**Instructions for the task:** Your copy should begin with the line containing "Zdjęcie produktu Tena", end with the line containing "Burg Colmberg Hotel", match the listing below exactly, and contain no pictures.

**Supplied material:**
###

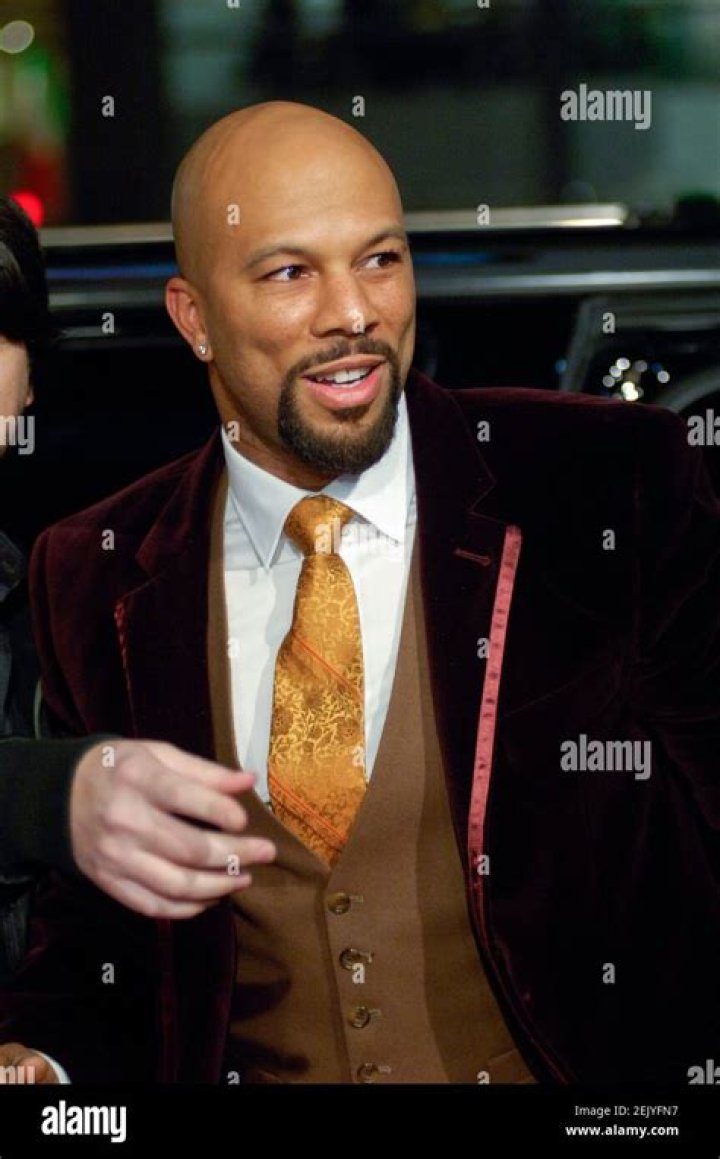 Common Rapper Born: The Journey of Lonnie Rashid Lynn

###

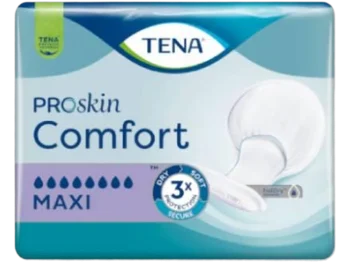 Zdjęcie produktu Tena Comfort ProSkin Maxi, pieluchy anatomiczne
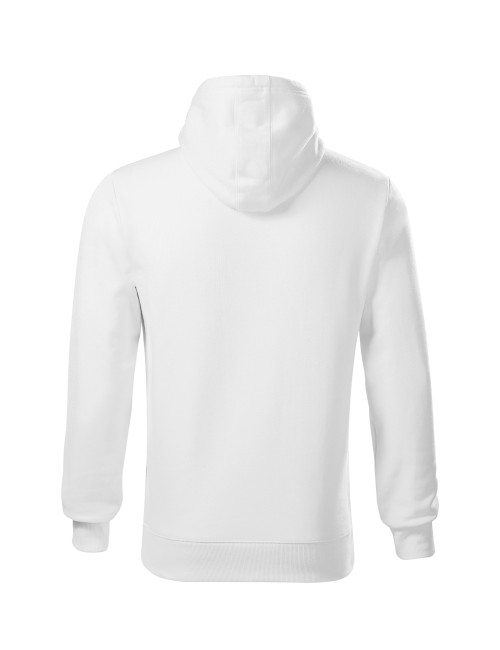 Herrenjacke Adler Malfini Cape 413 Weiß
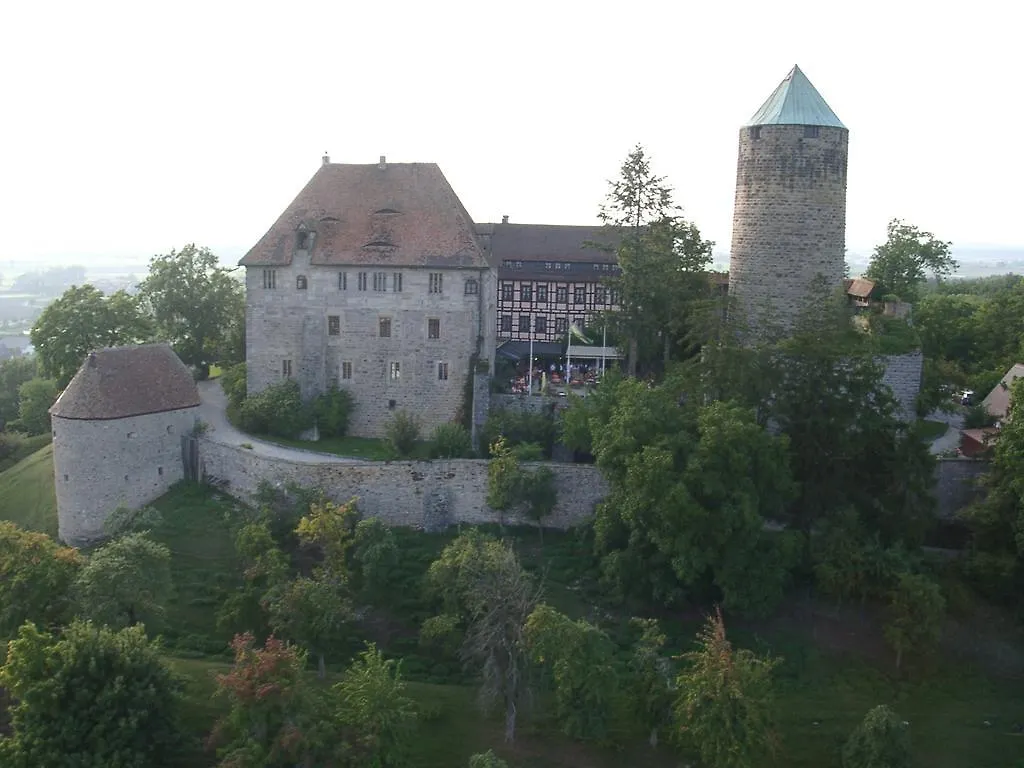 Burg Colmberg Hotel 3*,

###

**Completed task:**
 Zdjęcie produktu Tena Comfort ProSkin Maxi, pieluchy anatomiczne
 Herrenjacke Adler Malfini Cape 413 Weiß
 Burg Colmberg Hotel 3*,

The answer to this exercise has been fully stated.